■ **CONSIGNE**
D'après l'extrait ci-dessous sur les mesures de la situation linguistique, répondez brièvement à ces questions.
(a) Selon les critiques cités, quelle langue est la seule qui compte, et comment la mesure-t-on au recensement ?
(b) Sur quoi la langue parlée à la maison nous informe-t-elle ?
(c) Quelle question a été abolie dans le recensement de 2011 ?

■ **EXTRAIT DU TEXTE**
Dans le même ordre d’idée, plusieurs considèrent que la langue maternelle et la langue parlée à la maison sont des mesures inadéquates de la situation linguistique. Selon ces critiques, seule compte la langue d’usage public, qu’on mesure au recensement par la langue utilisée au travail. Je trouve que cette vision est réductrice. La langue maternelle mesure la première langue apprise dans l’enfance et revêt en ce sens un certain caractère identitaire qui renvoie au passé. La langue parlée à la maison mesure l’utilisation d’une langue dans l’espace privé et nous informe sur la langue d’intégration culturelle, celle qui sera fort probablement transmise aux enfants. La langue de travail nous fournit quant à elle une estimation de l’usage d’une langue dans l’espace public, et donc un instantané de l’orientation linguistique des allophones. Toute ces mesures sont pertinentes et contribuent à brosser un portrait plus clair de la situation linguistique. En ce sens, l’abolition de la question sur la langue de travail dans le recensement de 2011 est déplorable, puisqu’elle ne nous laisse que la langue maternelle et la langue parlée à la maison pour réaliser un portrait de la situation linguistique.

■ **MATÉRIEL FOURNI**
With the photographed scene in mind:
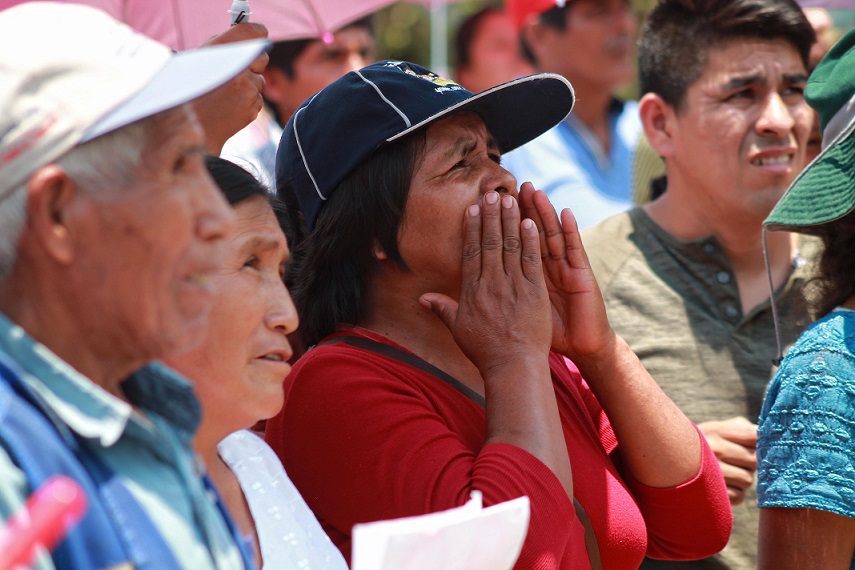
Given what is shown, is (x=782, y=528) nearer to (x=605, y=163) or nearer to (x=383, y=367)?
(x=383, y=367)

■ **RÉPONSE RÉDIGÉE**
(a) La langue d'usage public, mesurée par la langue utilisée au travail.
(b) Sur la langue d'intégration culturelle, celle qui sera fort probablement transmise aux enfants.
(c) La question sur la langue de travail.